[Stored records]
☆ ☆ ☆ ☆
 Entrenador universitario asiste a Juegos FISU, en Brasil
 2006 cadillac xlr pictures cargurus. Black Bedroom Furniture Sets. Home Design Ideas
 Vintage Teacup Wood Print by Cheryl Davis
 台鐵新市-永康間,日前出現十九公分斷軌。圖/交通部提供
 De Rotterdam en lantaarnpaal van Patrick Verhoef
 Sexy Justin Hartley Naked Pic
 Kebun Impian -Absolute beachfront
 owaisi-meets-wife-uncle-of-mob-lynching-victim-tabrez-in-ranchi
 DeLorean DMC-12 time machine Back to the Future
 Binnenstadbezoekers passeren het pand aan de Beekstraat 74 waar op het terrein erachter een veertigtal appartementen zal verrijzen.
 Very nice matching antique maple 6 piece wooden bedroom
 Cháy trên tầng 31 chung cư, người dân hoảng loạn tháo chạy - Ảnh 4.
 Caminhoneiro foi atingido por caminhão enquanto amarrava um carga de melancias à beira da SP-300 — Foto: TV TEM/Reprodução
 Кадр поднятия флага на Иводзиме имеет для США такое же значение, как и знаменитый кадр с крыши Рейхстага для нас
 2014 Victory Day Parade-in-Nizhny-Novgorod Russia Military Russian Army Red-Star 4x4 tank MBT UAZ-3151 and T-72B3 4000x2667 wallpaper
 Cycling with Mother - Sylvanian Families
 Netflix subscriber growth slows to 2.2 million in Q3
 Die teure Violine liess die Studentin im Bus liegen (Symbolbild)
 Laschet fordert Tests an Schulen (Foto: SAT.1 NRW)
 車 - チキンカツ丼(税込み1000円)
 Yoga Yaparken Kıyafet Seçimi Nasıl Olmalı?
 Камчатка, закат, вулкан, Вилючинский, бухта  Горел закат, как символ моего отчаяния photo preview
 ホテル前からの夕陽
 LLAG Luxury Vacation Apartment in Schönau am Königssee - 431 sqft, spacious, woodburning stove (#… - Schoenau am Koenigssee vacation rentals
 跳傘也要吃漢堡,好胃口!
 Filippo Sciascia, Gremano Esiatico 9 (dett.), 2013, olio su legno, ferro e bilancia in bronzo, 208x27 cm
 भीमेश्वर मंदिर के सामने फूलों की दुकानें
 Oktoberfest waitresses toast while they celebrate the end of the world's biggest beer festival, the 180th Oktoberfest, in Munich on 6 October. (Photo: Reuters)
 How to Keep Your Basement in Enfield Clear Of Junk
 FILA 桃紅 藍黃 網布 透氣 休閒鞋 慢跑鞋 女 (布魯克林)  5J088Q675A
☆ ☆ ☆ ☆
[Problem requirements]: Using the entries above, give again exactly the lines from the line holding "Kebun Impian -Absolute beachfront" through the line holding "Caminhoneiro foi atingido". Include both end lines and nothing else.

[Solved exercise]:
 Kebun Impian -Absolute beachfront
 owaisi-meets-wife-uncle-of-mob-lynching-victim-tabrez-in-ranchi
 DeLorean DMC-12 time machine Back to the Future
 Binnenstadbezoekers passeren het pand aan de Beekstraat 74 waar op het terrein erachter een veertigtal appartementen zal verrijzen.
 Very nice matching antique maple 6 piece wooden bedroom
 Cháy trên tầng 31 chung cư, người dân hoảng loạn tháo chạy - Ảnh 4.
 Caminhoneiro foi atingido por caminhão enquanto amarrava um carga de melancias à beira da SP-300 — Foto: TV TEM/Reprodução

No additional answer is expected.